Assange’s Swedish lawyer last month filed a new motion demanding the arrest warrant be lifted after US Attorney General Jeff Sessions said in April that arresting Assange would be “a priority”.

“This implies that we can now demonstrate that the US has a will to take action … this is why we ask for the arrest warrant to be cancelled so that Julian Assange can fly to Ecuador and enjoy his political asylum,” lawyer Per Samuelsson told AFP at the time.

The accusation against Assange dated from August 2010 when the alleged victim, who says she met him at a WikiLeaks conference in Stockholm a few days earlier, filed a complaint.

She accused him of having sex with her as she slept without using a condom despite repeatedly having denied him unprotected sex.

Endless delays

“I am entirely innocent,” Assange wrote in a 19-page testimony released in December 2016. He argues that the sex was consensual and has denounced the accusations as “politically motivated”.

The investigation suffered from multiple procedural complications since it began.

In a letter sent to the Swedish government on 8 May, Ecuador condemned “the obvious lack of progress” in the investigation despite Assange’s questioning in the presence of the Swedish prosecutor at the embassy in November 2016.

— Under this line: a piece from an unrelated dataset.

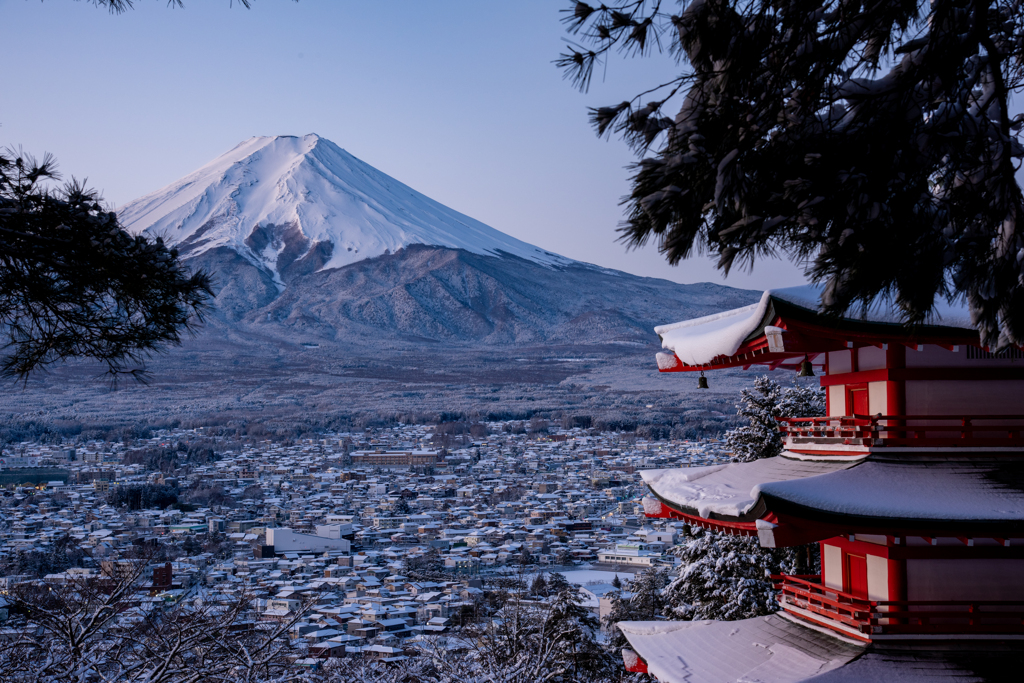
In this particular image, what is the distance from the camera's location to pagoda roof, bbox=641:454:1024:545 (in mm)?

“It is extremely worrying that six months after the hearing at the Embassy of Ecuador in the United Kingdom, the Swedish prosecutor’s office has not yet decided on the judicial situation of Julian Assange,” the Ecuadoran Foreign Ministry said in the letter seen by AFP.

Swedish judges have refused to take into account the opinion of the UN Working Group on Arbitrary Detention, which in February 2016 said Assange was effectively “arbitrarily detained” by Sweden and Britain and called for the arrest warrant to be annulled.